BRIEF: Copy the stretch of the current projects page from "This is a Social" through "Professor Tim Strangleman).", swapping in "co-investigators" wherever "co-applicants" appears.

··· PASSAGE FOR REVIEW ···

Current Projects

  • Deindustrialization and the Politics of Our Time (DePOT)
    This is a Social Sciences and Humanities Research Council (SSHRC) of Canada-funded Partnership project consisting of 33 partner organizations and 24 co-applicants and collaborators from six countries in Western Europe (Italy, France, Germany and the United Kingdom) and North America (Canada, United States). The partnership examines the historical roots and lived experience of deindustrialization as well as the political responses to it. The overall goal is to understand deindustrialization in transnational and comparative perspective, its causes, the responses to it, its effects, and its legacies.  Dr Jackie Clarke is leading the thematic strands on Gender and Family (with Professor Arthur McIvor) and Working-Class Expression (with Professor Tim Strangleman).
  • How-to Books: Instructions, Problem-Solving, and Practical Knowledge
    Funded by the Arts and Humanities Research Council and Deutsche Forschungsgemeinscheft.

    The proliferation of how-to books from the first centuries of printing is striking; instructional literature flooded the book market – on distillation, medicine, dyeing, cosmetics, glassmaking, ceramics, metallurgy and many other subjects. Printers and other versatile lay people made specialist knowledge accessible to a wider public in as catchy a way as possible. What is innovative about tracts from all areas of learning acquisition that take the user by the hand, step by step, to operationalise complex processes? Knowledge can arise directly from action – knowing and doing form a symbiosis: Take me and make it happen!

    How do you learn practical skill from a book? Why were these books so popular, who used them and how, are they even a clearly defined genre, etc. – those are the issues that this project will address. Two famous libraries joined forces to create this rather inconspicuous book genre: The University of Glasgow Library (UoGL) and the Herzog August Bibliothek Wolfenbüttel (HAB). The special collections in Glasgow also include the Ferguson Collection, probably the world’s best collection of practical knowledge literature from the early modern period. This will be analysed in more detail in the light of supplementary holdings from Wolfenbüttel.

··· RECORD EXCERPTS ···

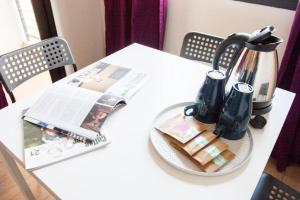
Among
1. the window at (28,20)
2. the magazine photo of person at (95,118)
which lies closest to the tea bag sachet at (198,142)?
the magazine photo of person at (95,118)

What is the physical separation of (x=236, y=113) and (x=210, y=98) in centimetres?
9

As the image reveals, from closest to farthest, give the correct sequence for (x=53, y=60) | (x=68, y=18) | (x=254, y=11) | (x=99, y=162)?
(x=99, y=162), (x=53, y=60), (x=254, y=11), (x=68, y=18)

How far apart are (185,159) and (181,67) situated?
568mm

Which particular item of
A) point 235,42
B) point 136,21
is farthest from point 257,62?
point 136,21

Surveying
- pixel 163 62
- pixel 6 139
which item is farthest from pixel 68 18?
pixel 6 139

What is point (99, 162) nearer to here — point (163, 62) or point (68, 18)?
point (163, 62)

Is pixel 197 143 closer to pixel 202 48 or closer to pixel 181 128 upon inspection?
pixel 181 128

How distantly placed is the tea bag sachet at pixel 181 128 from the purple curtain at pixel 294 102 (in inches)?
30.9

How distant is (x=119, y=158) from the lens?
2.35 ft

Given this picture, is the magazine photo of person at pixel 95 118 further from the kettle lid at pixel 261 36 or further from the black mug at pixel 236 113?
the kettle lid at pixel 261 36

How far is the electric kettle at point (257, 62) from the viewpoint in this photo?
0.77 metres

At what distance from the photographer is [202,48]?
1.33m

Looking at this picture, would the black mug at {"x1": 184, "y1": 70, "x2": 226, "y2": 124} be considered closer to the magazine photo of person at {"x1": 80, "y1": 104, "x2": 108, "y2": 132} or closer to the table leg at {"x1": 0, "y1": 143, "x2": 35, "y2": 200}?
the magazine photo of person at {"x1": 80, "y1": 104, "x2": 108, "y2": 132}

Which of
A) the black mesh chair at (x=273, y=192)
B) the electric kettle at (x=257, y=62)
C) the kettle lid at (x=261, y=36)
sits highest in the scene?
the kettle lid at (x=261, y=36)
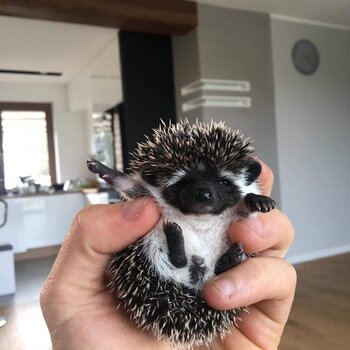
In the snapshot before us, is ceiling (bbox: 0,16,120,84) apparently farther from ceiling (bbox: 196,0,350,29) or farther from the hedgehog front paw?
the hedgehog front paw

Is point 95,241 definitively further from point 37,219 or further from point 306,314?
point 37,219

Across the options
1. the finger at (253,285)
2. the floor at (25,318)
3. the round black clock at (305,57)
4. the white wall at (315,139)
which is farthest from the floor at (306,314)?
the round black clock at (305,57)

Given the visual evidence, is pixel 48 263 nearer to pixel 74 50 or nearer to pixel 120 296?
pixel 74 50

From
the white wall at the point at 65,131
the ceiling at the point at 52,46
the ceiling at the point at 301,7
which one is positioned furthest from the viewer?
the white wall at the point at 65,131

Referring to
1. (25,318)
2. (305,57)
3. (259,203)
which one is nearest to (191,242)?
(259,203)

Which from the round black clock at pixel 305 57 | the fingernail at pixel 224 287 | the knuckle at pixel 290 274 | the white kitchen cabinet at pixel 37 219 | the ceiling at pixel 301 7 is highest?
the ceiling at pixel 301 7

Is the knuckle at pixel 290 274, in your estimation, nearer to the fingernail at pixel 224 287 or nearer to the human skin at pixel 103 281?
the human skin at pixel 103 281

···
··· RECORD EXCERPTS ···

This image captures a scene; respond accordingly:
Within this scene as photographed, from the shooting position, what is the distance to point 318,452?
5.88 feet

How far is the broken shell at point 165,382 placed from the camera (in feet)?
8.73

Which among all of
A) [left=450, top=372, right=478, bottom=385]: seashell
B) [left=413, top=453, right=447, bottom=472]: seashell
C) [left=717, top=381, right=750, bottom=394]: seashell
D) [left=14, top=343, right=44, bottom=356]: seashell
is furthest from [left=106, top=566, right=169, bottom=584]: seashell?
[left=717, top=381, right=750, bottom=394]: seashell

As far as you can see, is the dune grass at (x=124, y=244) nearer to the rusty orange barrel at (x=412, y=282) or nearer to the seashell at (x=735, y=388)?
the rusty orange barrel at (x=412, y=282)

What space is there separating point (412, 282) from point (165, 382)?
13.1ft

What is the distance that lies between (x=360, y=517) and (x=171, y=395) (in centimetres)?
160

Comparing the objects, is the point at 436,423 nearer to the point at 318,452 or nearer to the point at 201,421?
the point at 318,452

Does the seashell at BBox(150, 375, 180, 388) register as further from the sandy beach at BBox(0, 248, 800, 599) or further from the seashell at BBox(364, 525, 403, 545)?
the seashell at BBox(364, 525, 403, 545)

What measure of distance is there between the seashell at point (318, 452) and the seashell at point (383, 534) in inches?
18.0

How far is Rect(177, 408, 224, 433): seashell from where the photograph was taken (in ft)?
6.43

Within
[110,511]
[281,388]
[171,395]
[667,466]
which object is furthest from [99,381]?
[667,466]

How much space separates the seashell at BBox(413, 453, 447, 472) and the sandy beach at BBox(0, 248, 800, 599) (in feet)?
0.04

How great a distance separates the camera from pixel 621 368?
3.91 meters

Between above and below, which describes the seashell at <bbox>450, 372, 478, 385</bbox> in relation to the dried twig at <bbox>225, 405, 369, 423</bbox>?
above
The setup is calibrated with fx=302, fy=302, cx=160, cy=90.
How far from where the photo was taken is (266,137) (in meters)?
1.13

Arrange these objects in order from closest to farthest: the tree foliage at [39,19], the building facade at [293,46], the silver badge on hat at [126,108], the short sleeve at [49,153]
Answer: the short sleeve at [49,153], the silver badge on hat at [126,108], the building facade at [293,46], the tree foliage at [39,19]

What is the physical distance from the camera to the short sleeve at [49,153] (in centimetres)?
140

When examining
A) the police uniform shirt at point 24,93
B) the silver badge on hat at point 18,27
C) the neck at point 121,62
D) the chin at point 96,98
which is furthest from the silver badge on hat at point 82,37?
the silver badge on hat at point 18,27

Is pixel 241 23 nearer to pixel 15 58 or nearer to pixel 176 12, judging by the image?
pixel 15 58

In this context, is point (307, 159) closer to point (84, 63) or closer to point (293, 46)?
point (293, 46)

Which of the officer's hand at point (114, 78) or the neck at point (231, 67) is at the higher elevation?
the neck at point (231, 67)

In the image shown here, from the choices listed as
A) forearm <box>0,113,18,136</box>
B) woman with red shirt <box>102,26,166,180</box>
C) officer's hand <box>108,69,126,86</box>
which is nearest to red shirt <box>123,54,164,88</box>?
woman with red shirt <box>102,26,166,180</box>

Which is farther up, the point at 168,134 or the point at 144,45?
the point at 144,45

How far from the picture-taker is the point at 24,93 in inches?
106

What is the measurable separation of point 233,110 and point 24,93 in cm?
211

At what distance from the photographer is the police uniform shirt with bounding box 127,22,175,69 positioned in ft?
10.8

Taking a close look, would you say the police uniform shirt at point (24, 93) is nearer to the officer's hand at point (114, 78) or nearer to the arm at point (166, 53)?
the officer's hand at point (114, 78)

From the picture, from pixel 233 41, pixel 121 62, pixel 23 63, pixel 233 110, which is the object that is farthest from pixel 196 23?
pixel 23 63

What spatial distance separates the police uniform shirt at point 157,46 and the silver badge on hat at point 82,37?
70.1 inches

···
··· RECORD EXCERPTS ···

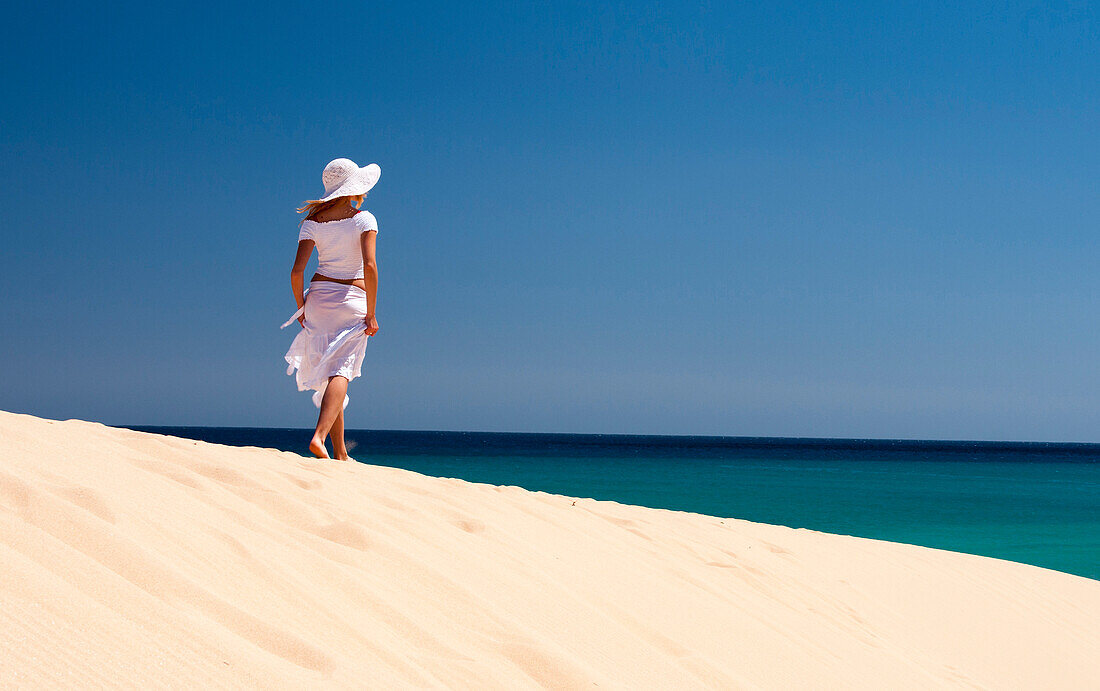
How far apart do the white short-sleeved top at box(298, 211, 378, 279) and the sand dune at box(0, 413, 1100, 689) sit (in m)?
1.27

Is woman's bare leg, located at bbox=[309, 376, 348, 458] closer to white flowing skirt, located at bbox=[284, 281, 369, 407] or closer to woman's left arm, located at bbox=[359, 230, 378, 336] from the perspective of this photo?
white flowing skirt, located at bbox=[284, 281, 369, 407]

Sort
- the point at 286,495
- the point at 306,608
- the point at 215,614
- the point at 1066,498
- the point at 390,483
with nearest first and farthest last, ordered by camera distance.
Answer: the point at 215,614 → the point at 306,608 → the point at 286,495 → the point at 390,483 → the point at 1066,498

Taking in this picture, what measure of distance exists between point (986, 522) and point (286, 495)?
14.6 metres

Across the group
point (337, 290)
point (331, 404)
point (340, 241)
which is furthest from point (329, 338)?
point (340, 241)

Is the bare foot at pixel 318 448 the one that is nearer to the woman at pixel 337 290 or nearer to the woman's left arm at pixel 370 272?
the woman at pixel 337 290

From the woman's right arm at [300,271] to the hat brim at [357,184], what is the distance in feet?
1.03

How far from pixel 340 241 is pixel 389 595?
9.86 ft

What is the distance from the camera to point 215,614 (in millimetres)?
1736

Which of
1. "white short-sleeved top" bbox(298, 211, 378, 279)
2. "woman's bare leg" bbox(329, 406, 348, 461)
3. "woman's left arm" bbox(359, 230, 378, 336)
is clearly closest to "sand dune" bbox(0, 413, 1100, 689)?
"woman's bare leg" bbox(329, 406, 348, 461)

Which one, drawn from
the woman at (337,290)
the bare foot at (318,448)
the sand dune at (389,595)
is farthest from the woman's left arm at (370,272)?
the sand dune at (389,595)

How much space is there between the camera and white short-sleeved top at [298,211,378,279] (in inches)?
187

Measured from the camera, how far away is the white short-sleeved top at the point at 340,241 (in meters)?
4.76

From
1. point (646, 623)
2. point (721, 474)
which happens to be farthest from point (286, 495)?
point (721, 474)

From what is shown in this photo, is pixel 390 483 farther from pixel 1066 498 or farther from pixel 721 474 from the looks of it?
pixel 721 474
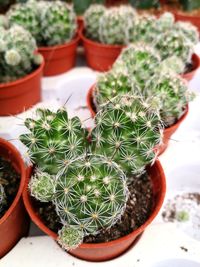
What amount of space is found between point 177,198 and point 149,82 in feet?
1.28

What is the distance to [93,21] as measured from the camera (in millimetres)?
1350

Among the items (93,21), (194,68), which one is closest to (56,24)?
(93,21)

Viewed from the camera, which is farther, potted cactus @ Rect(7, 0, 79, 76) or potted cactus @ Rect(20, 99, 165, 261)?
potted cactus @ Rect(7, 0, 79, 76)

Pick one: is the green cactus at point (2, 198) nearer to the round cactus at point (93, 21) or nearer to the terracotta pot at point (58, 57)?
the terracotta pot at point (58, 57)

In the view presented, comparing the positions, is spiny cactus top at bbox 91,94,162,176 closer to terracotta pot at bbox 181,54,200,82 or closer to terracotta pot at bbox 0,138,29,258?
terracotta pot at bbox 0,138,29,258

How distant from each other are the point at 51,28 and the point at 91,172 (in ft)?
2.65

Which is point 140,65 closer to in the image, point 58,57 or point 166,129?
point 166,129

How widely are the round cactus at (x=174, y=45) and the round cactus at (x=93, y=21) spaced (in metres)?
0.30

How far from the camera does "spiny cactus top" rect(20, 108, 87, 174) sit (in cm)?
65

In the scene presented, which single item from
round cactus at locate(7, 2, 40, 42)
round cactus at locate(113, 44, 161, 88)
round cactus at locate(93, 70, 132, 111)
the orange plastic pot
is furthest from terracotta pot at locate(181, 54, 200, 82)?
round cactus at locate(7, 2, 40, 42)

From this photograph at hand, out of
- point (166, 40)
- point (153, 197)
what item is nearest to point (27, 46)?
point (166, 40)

···

RESPONSE TO THIS TASK:
This is a Social Sciences and Humanities Research Council (SSHRC) of Canada-funded Partnership project consisting of 33 partner organizations and 24 co-investigators and collaborators from six countries in Western Europe (Italy, France, Germany and the United Kingdom) and North America (Canada, United States). The partnership examines the historical roots and lived experience of deindustrialization as well as the political responses to it. The overall goal is to understand deindustrialization in transnational and comparative perspective, its causes, the responses to it, its effects, and its legacies.  Dr Jackie Clarke is leading the thematic strands on Gender and Family (with Professor Arthur McIvor) and Working-Class Expression (with Professor Tim Strangleman).